Le traitement définitif comporte une reprise chirurgicale pour exérèse d'une marge de sécurité. La radiographie étant normale, éliminant une atteinte osseuse sous-jacente, ce qui était prévisible compte tenu du caractère simplement micro-invasif du carcinome, une exérèse de l'appareil unguéale est suffisante.
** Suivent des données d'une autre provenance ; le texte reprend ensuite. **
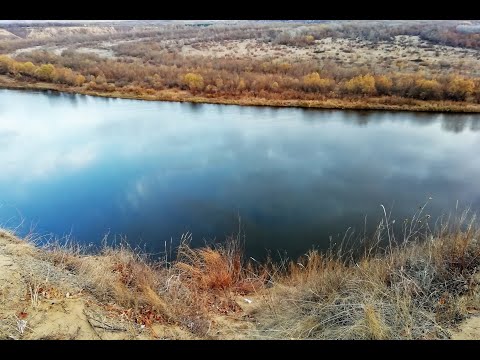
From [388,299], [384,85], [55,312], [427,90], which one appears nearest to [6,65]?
[384,85]

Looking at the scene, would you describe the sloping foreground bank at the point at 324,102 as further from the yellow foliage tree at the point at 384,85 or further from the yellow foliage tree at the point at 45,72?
the yellow foliage tree at the point at 45,72

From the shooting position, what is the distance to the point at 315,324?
3.16 m

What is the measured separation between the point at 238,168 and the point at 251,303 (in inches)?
287

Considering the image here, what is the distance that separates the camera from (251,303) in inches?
186

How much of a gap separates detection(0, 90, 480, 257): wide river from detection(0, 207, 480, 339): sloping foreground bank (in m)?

Une amputation de la phalange distale ne se justifie pas.
Présentations
Rare avant 40 ans, la maladie de Bowen, plus fréquente chez l'homme, survient surtout dans les dernières décennies de la vie ; elle touche principalement les doigts avec une fréquence décroissante du pouce à l'auriculaire ; l'atteinte des orteils est rare (gros orteil surtout). Elle est le plus souvent monodactylique, plus rarement polydactylique ; elle se révèle par un périonyxis inflammatoire chronique, une lésion érythématosquameuse ou verruqueuse du repli sus-unguéal ou d'un repli latéral, une lésion fissuraire ou croûteuse chronique du fond d'un repli latéral ; il peut également s'agir d'une lésion verruqueuse, croûteuse ou suintante sous-unguéale avec onycholyse en regard.
Elle peut prendre le masque d'une infection, d'une incarnation, d'une paronychie, d'un fibrokératome sous-unguéal pigmenté, d'une mélanonychie longitudinale, d'une érythronychie longitudinale.
L'existence d'une mélanonychie longitudinale accompagnant la lésion peut alors en imposer pour un mélanome.
Une destruction de la tablette, partielle ou totale, s'observe dans les formes avancées.
Des douleurs accentuées à la pression sont couramment observées.
Le diagnostic est en général porté après plusieurs années d'évolution.
Forme invasive
Un certain nombre de lésions sont déjà invasives (au moins 15 % des cas) au moment du traitement après analyse de l'ensemble de la pièce.
Cliniquement, on suspectera une forme invasive devant une forme hypertrophique ou nodulaire, une ulcération, un saignement ; le carcinome épidermoïde souvent surinfecté prend aisément le masque d'une paronychie chronique infectieuse, d'une suppuration sous-unguéale, d'un granulome pyogénique, d'une incarnation ; il peut également mimer une exostose, une verrue, un eczéma.
Une ostéolyse sous-jacente est possible par compression ou envahissement, imposant la réalisation d'une radiographie de face et de profil.
Malgré l'évolution prolongée avant le diagnostic, les carcinomes épidermoïdes de l'appareil unguéal sont de bon pronostic ; les métastases sont exceptionnelles et surviennent sur des terrains particuliers (dysplasies ectodermiques).
Un traumatisme précédant l'apparition de la lésion est parfois rapporté, sans que l'on puisse en préciser le rôle.
HPV
Les HPV (« human papilloma virus ») (16, 35 surtout) sont retrouvés dans près de la moitié des cas de maladie de Bowen et de carcinome épidermoïde de l'appareil unguéal, suggérant la précession de la lésion carcinomateuse par des verrues virales de la région ou à distance (région anogénitale) (transmission génito-digitale).
L'exposition aux radiations ionisantes (dentistes, radiologues, patients traités par radiothérapie pour des verrues) doit être systématiquement recherchée en particulier dans les formes pluridactyliques. L'arsenicisme est exceptionnel.
Le traitement chirurgical (exérèse totale de la lésion suivie si nécessaire d'une greffe) permet d'éviter la transformation en carcinome invasif ; la chirurgie avec contrôle microscopique des zones excisées (technique de Mohs) est une excellente méthode, permettant une exérèse totale de la lésion en préservant au maximum les tissus sains.
Une amputation est parfois nécessaire (envahissement ostéoarticulaire).
Les méthodes ne permettant pas de contrôle histologique doivent être rejetées.
Le diagnostic de carcinome épidermoïde de l'appareil unguéal, de sémiologie trompeuse, est histologique ; il est donc impératif de réaliser une large biopsie ou l'exérèse de toute lésion chronique traînante inexpliquée, surtout en cas de lésion monodactylique chez un sujet d'âge mûr.